(Items listed in a dataset)
:::

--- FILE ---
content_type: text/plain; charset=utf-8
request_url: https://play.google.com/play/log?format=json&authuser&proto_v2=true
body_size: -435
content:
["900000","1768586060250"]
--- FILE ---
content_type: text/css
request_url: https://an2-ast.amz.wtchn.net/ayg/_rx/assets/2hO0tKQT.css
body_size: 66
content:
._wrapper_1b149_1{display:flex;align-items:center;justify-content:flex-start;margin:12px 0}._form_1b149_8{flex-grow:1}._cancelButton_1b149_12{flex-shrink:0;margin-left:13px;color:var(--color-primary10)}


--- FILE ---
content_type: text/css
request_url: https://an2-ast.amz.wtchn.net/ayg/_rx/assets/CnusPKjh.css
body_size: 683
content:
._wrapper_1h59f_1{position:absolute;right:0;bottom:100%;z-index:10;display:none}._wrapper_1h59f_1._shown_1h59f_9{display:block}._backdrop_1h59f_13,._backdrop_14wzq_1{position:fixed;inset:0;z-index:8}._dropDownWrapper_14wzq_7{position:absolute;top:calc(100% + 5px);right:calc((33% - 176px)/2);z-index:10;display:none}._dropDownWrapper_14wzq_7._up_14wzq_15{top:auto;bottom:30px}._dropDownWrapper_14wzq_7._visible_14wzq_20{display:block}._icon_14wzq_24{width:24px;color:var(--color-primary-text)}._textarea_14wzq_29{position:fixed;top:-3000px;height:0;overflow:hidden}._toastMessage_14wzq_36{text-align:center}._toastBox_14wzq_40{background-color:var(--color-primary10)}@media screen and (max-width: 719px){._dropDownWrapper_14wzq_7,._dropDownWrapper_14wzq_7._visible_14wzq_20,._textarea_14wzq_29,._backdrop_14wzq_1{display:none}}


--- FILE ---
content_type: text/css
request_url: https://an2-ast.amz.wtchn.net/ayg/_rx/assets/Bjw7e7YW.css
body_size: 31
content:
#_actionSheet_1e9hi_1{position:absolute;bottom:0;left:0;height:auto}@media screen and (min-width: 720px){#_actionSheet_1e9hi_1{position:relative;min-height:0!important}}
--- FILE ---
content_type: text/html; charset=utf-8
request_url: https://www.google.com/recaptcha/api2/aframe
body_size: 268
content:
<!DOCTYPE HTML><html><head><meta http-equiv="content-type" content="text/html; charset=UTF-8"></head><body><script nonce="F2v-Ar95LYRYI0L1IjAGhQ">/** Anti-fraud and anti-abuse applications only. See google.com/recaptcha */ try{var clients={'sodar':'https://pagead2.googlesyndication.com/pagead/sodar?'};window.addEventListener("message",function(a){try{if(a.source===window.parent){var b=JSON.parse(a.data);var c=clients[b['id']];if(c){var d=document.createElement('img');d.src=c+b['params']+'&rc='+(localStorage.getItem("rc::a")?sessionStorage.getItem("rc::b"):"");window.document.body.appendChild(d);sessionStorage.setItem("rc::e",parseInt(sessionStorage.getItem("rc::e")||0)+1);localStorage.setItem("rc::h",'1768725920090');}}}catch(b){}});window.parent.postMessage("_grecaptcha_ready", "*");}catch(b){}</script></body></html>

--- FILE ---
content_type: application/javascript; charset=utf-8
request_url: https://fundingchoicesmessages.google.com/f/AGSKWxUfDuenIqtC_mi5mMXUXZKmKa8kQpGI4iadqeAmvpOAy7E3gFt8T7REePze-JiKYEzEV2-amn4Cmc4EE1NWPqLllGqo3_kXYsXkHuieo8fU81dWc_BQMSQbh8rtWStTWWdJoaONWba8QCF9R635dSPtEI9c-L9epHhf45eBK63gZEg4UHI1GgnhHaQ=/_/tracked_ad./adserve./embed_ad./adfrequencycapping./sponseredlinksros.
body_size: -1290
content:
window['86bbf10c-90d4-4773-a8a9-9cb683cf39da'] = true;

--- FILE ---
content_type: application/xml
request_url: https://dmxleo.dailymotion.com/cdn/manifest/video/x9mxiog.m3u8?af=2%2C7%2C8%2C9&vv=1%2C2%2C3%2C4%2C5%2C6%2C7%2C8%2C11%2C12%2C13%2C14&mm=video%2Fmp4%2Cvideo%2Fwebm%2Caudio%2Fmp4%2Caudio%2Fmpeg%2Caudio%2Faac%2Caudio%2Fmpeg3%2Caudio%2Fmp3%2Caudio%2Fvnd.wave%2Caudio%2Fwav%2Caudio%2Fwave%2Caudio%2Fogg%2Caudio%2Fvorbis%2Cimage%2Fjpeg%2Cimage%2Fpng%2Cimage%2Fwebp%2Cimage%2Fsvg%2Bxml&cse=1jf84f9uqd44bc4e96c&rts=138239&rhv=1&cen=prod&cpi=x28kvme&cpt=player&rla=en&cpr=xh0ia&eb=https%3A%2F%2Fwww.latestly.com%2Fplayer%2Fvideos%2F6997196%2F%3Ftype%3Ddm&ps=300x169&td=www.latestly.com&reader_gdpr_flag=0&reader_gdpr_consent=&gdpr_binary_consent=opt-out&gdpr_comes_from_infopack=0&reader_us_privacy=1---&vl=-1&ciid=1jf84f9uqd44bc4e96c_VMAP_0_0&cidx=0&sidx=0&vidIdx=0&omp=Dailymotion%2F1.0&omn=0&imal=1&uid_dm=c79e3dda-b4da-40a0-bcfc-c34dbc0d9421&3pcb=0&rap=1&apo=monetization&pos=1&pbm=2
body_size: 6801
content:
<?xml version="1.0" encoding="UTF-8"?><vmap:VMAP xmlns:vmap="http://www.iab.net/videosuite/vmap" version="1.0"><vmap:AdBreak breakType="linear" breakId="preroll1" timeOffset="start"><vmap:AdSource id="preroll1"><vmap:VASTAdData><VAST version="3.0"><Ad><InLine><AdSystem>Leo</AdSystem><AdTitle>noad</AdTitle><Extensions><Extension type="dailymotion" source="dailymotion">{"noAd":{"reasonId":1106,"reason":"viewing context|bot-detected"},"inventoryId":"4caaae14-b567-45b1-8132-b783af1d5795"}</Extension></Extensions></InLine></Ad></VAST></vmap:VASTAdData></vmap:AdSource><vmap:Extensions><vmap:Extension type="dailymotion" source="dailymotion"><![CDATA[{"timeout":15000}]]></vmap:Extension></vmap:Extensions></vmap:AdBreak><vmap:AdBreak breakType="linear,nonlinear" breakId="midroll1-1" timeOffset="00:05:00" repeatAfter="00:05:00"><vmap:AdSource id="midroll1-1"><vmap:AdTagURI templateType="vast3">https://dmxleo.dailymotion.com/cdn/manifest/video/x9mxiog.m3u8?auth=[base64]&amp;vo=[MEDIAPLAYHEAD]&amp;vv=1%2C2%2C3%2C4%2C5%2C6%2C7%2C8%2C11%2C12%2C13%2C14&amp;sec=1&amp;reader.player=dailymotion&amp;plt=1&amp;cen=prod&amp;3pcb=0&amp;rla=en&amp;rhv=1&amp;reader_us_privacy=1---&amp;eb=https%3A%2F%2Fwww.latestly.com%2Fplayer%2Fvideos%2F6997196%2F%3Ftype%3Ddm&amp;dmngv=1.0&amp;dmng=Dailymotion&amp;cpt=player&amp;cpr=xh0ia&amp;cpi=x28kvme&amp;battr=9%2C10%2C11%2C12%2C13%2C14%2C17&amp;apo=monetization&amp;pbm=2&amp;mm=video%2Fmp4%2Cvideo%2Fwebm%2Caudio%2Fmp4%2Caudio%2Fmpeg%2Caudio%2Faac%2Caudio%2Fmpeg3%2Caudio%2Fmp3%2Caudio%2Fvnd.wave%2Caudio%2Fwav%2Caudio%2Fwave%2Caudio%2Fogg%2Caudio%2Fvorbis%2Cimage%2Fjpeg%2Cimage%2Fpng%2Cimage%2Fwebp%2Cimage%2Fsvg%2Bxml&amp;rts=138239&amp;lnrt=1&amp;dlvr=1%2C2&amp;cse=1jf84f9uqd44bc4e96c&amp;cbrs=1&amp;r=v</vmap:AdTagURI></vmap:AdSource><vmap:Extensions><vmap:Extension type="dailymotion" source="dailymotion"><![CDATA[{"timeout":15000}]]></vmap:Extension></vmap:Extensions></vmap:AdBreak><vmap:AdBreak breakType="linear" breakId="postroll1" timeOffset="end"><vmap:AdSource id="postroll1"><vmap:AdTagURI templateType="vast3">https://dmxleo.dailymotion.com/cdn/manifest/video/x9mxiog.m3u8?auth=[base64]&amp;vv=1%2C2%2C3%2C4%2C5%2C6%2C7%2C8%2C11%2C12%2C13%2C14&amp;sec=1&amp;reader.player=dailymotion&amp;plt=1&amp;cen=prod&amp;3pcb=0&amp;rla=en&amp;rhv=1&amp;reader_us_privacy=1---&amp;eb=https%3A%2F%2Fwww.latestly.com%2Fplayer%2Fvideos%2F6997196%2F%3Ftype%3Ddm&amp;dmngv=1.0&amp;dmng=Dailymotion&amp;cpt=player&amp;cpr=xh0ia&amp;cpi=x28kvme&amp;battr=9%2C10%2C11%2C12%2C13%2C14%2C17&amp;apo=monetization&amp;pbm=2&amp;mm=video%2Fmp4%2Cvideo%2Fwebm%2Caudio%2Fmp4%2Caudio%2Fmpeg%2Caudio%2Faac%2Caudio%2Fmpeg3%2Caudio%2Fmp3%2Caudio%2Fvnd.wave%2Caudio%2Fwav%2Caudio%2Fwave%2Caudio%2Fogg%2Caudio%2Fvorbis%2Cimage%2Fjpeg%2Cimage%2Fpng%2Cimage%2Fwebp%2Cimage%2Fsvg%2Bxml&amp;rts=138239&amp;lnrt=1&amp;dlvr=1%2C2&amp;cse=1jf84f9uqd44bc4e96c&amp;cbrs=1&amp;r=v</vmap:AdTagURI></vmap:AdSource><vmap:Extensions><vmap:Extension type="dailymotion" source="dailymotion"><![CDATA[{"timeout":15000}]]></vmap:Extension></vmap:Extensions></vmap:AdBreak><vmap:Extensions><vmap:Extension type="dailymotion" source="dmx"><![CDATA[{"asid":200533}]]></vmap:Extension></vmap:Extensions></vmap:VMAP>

:::

Could you count the lines in the entries that hold the word "width"? Only the number is wanted.

2